Hunderte von Soldaten und freiwilligen Helfern unterstützten die verstörten Einwohner bei der Bergung der Toten. Die Behörden glaubten, dass auch einige Ausländer unter den Toten sind. So starben ein in Pangandaran lebender Schwede und zwei schwedische Jungen im Alter von fünf und zehn Jahren, zwei Niederländer und zwei Pakistaner.
Viele Touristen erkannten nun aber offenbar die ersten Anzeichen der Flutwelle und flüchteten sich auf höher gelegenes Gebiet, als das Wasser am Montag vom Ufer zurückwich und später mit immenser Gewalt als Riesenwelle auf den Strand zurückprallte. »Als die Welle kam, hörte ich Menschen schreien und ein Geräusch, als würde hier ein Flugzeug abstürzen. Ich bin einfach gerannt«, berichtete Uli Sutarli, ein Plantagenarbeiter aus der am heftigsten betroffenen Region Pangandaran Beach. Dort schleuderte die Welle Autos, Motorräder und Boote in Häuser und Restaurants, überflutete Fischerdörfer, Reisfelder und Ferienanlagen. Bis zu einem halben Kilometer weit ins Landesinnere richtete der Tsunami schwere Schäden an.

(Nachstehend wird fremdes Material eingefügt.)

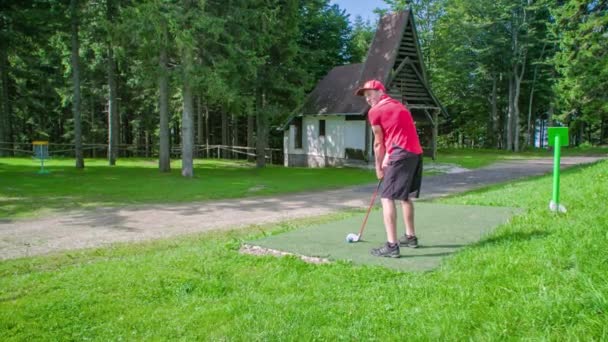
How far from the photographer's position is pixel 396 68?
75.5 ft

»Noch ist das gesamte Ausmaß der Katastrophe unklar«, erklärte Bernd Baucks von der Diakonie Katastrophenhilfe. »Die Menschen fliehen ins Hinterland aus Angst vor weiteren Tsunamis.« Pangandaran Beach gilt als Surfer-Paradies. Ein Tourist berichtete, er sei durch eine schreiend an ihm vorbeilaufende Kellnerin aufmerksam geworden. »Ich sah eine große Wolke dunklen Meerwassers auf mich zu kommen. Also hab ich meine Tasche gegriffen und bin gelaufen. Dann kam das Wasser, zog mich nach unten und ich dachte, das ist das Ende ich gehe unter«, berichtete der Belgier.
Eine Sprecherin des Auswärtigen Amtes in Berlin sagte, die deutsche Botschaft habe einen Mitarbeiter in die betroffene Region entsandt. Dieser solle sich ein Bild von der Lage verschaffen und eventuell betroffenen Deutschen Hilfe leisten. Ob und wie viele Deutsche in der Unglücksregion unterwegs gewesen seien, lasse sich nicht sagen. Pangandaran Beach werde von deutschen Veranstaltern nicht angeboten, erklärte eine Sprecherin des Deutschen Reiseverbandes.
Erst im Mai hatte ein Beben der Stärke 6,2 das Zentrum Javas um die Stadt Yogyakarta erschüttert. 6000 Menschen starben, Tausende wurden verletzt. Monatelang hatte zudem der Vulkan Merapi in der Nähe giftige Wolken ausgespien und die Menschen in Angst versetzt. Bei der Katastrophe vom Montag wurden Erinnerungen wach an den verheerenden Tsunami vom 26. Dezember 2004. Damals waren rund um den Indischen Ozean mehr als 220 000 Menschen umgekommen.